▸ **Excerpt to read**:
****

Greg Bartram-USA TODAY Sports

The 2014 season was full of changes and surprises for the Columbus Crew. Not much was expected from the Black and Gold heading into the campaign, yet it ended with the first playoff appearance for the team in three years.

Now that it has concluded, we can take a look back at five things we learned from 2014.

Gregg Berhalter Knows How to Coach

When the new Crew head coach was appointed, some people questioned the decision. It was the first major hire under new owner Anthony Precourt and many Black and Gold fans were surprised with the decision to go with Berhalter over other rumored candidates.

Berhalter brought a new possession-based system to the Crew, looking to capitalize on some of the talent left behind by the previous regime, while filling holes as well. The team got off to the best start in club history, beginning 3-0 but went into a midseason slump over the summer months. Throughout the struggles, Berhalter preached stay the course and the team did just that. As the season progressed and the players adapted to the new style of play Columbus was one of the hottest teams in MLS to conclude the season.

Although the Black and Gold bombed out of the playoffs in the Eastern Conference semifinals, Berhalter demonstrated he could press the right buttons to get his team going. As he heads into his second year, Crew fans can rest assured their team is in good hands going forward.

****

▸ **Your instructions**: Print everything in the Columbus Crew season review from "Greg Bartram-USA TODAY" down to "other rumored candidates.". Work only from the Columbus Crew season review.

▸ **Dataset content**:
****

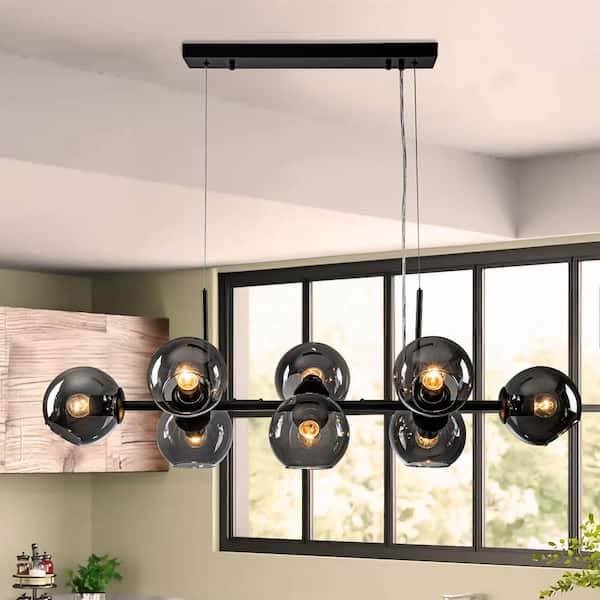 RRTYO Hermitage 8-Light Black Kitchen Island Sputnik Linear Globe Pendant Chandelier with Glass Shade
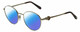 Profile View of Chopard VCHC52S-0594 Designer Polarized Reading Sunglasses with Custom Cut Powered Blue Mirror Lenses in Shiny 23KT Gold Plated/Tortoise Havana Brown/Heart Gemstone Accent Ladies Round Full Rim Metal 51 mm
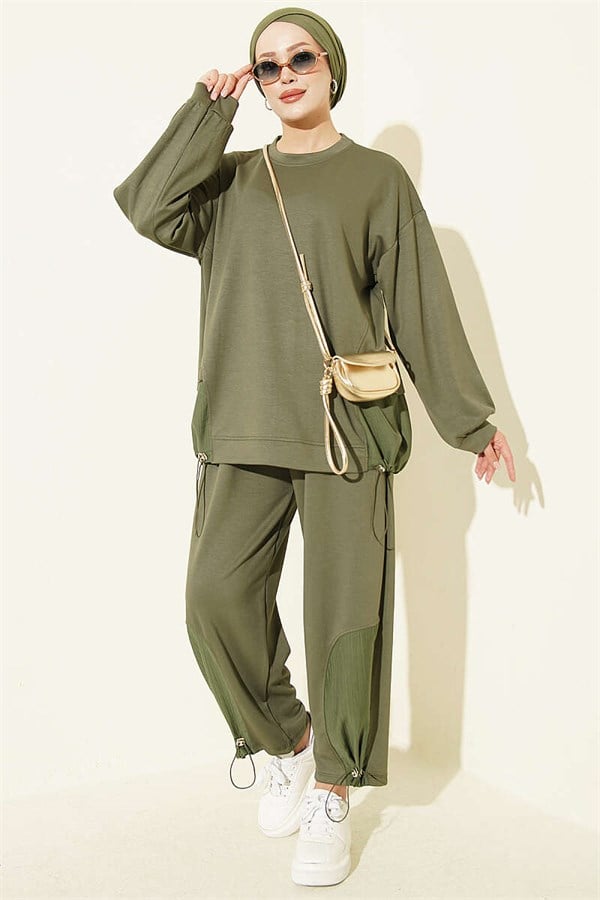 2 Piece Set with Elastic Hem, Khaki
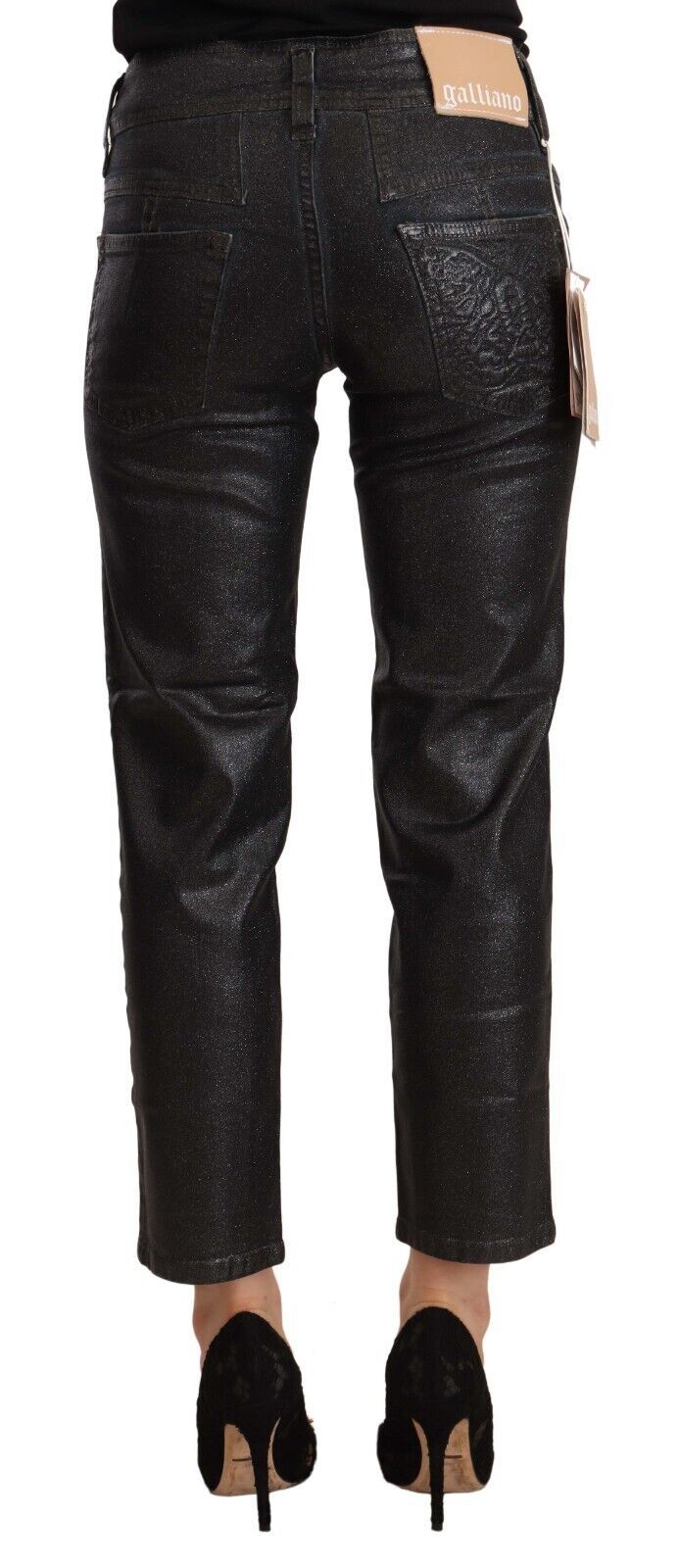 John Galliano Black Glittered Mid Waist Cotton Cropped Women's Pants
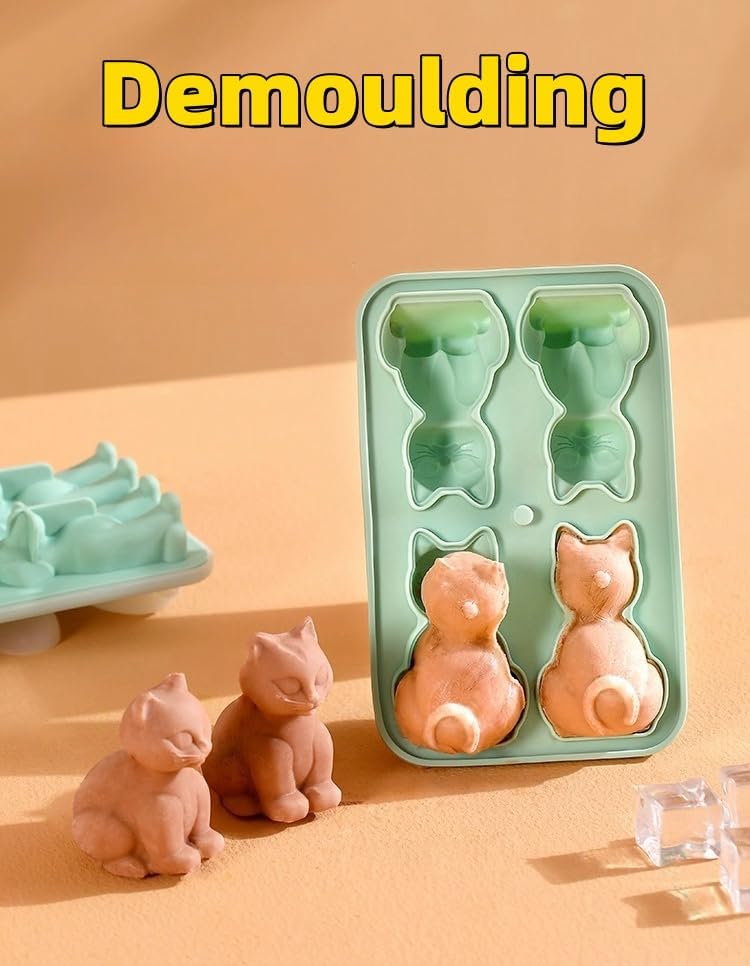 Cute 3D Cat Silicone Ice Cube Tray Mold Cartoon Animal Ice Box BPA-Free (Green)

****

▸ **Result of the exercise**:
Greg Bartram-USA TODAY Sports

The 2014 season was full of changes and surprises for the Columbus Crew. Not much was expected from the Black and Gold heading into the campaign, yet it ended with the first playoff appearance for the team in three years.

Now that it has concluded, we can take a look back at five things we learned from 2014.

Gregg Berhalter Knows How to Coach

When the new Crew head coach was appointed, some people questioned the decision. It was the first major hire under new owner Anthony Precourt and many Black and Gold fans were surprised with the decision to go with Berhalter over other rumored candidates.